== Segment start ==

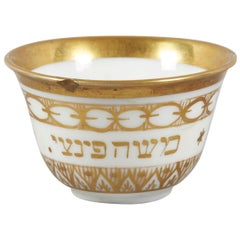Early 19th Century Italian Porcelain Kiddush Cup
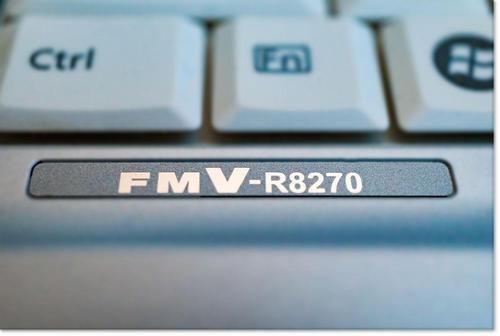 0320FMVR8270Logo.jpg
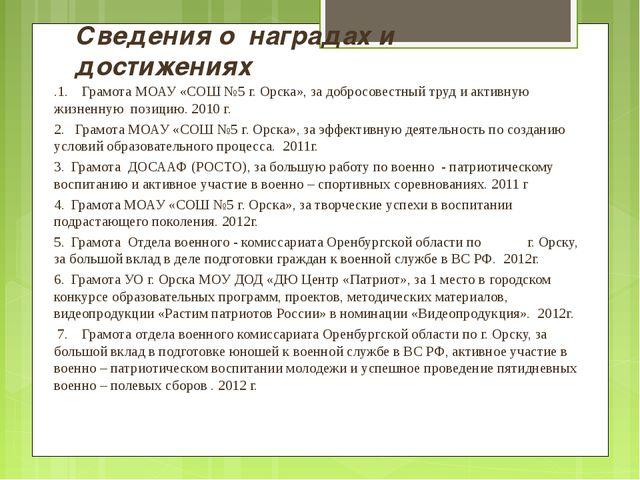 Сведения о наградах и достижениях .1. Грамота МОАУ «СОШ №5 г. Орска», за добр...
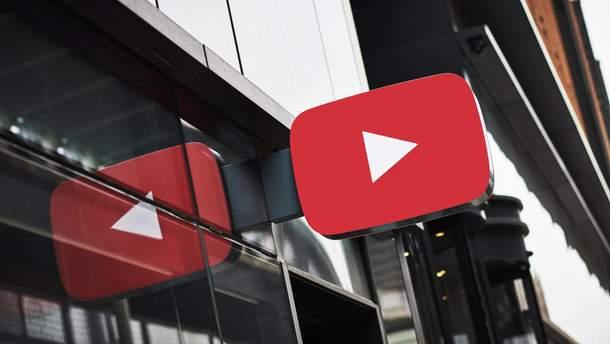 """YouTube """"оновить"""" старі кліпи на сайті"""
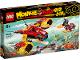 Original Box No: 80008  Name: Monkie Kid's Cloud Jet
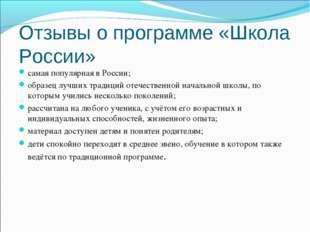 Отзывы о программе «Школа России» самая популярная в России; образец лучших т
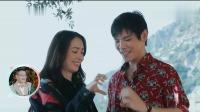 小情侣高甜Kiss,郑爽感动落泪,浪漫度蜜月,葵花夫妇爱的比心!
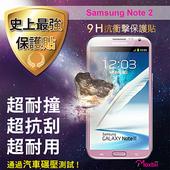《TWMSP》★史上最強保護貼★ Moxbii Samsung Note 2 9H 抗衝擊 螢幕保護貼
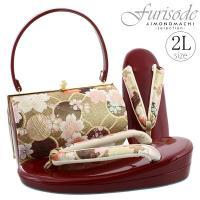 振袖 草履バッグセット「ゴールド×ボルドー 輪繋ぎに桜」振袖草履 LLサイズ 1の2枚芯 振袖小物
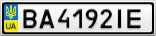 Номерной знак - BA4192IE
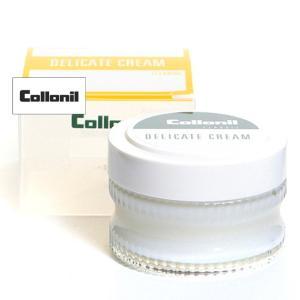 デリケートクリーム Collonil DALICATECREAM  レザーケア用品 ミンクオイル 保革クリーム 防水スプレー レザークリーナー 革製品のお手入れ シューケア用品|liugoo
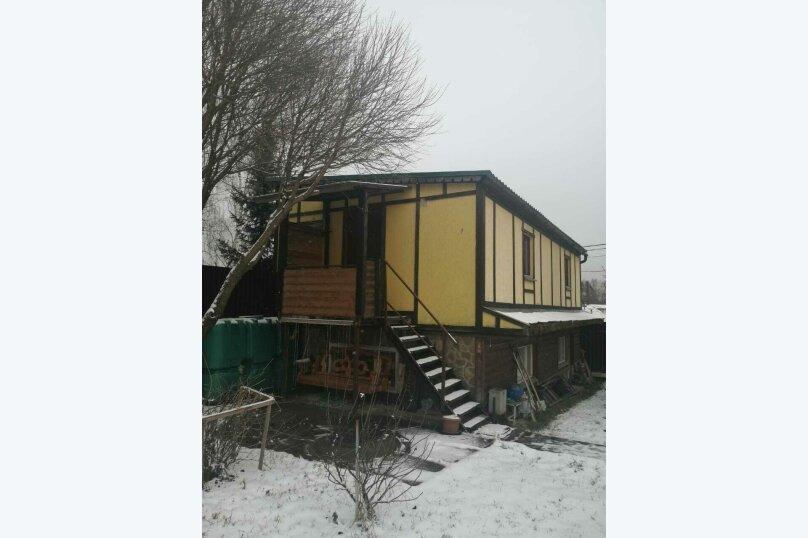 Дом, 50 кв.м. на 6 человек, 1 спальня, вешняя, 7, Ильинский, Московская область  - Фотография 9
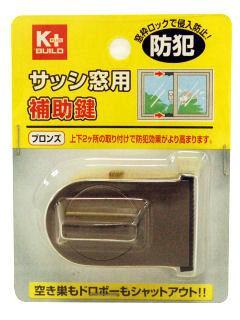 K+サッシ窓用補助鍵 ブロンズ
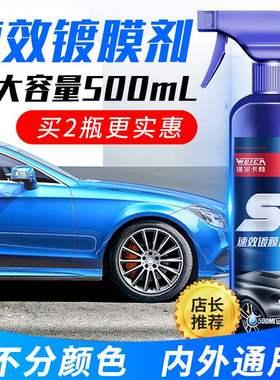 卓诺汽车用品专营店维尔卡特汽车速效镀膜剂保护车漆抗氧化光洁亮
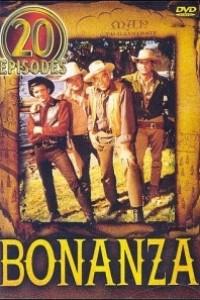Caratula, cartel, poster o portada de Bonanza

== Segment end ==

## Exercise requirements
Take the lines from the first line of the entries through the line with "卓诺汽车用品专营店维尔卡特汽车速效镀膜剂保护车漆抗氧化光洁亮", inclusive, and give them again exactly, minus any pictures.

## Task answer
Early 19th Century Italian Porcelain Kiddush Cup
 0320FMVR8270Logo.jpg
 Сведения о наградах и достижениях .1. Грамота МОАУ «СОШ №5 г. Орска», за добр...
 """YouTube """"оновить"""" старі кліпи на сайті"""
 Original Box No: 80008  Name: Monkie Kid's Cloud Jet
 Отзывы о программе «Школа России» самая популярная в России; образец лучших т
 小情侣高甜Kiss,郑爽感动落泪,浪漫度蜜月,葵花夫妇爱的比心!
《TWMSP》★史上最強保護貼★ Moxbii Samsung Note 2 9H 抗衝擊 螢幕保護貼
 振袖 草履バッグセット「ゴールド×ボルドー 輪繋ぎに桜」振袖草履 LLサイズ 1の2枚芯 振袖小物
 Номерной знак - BA4192IE
 デリケートクリーム Collonil DALICATECREAM  レザーケア用品 ミンクオイル 保革クリーム 防水スプレー レザークリーナー 革製品のお手入れ シューケア用品|liugoo
 Дом, 50 кв.м. на 6 человек, 1 спальня, вешняя, 7, Ильинский, Московская область  - Фотография 9
 K+サッシ窓用補助鍵 ブロンズ
 卓诺汽车用品专营店维尔卡特汽车速效镀膜剂保护车漆抗氧化光洁亮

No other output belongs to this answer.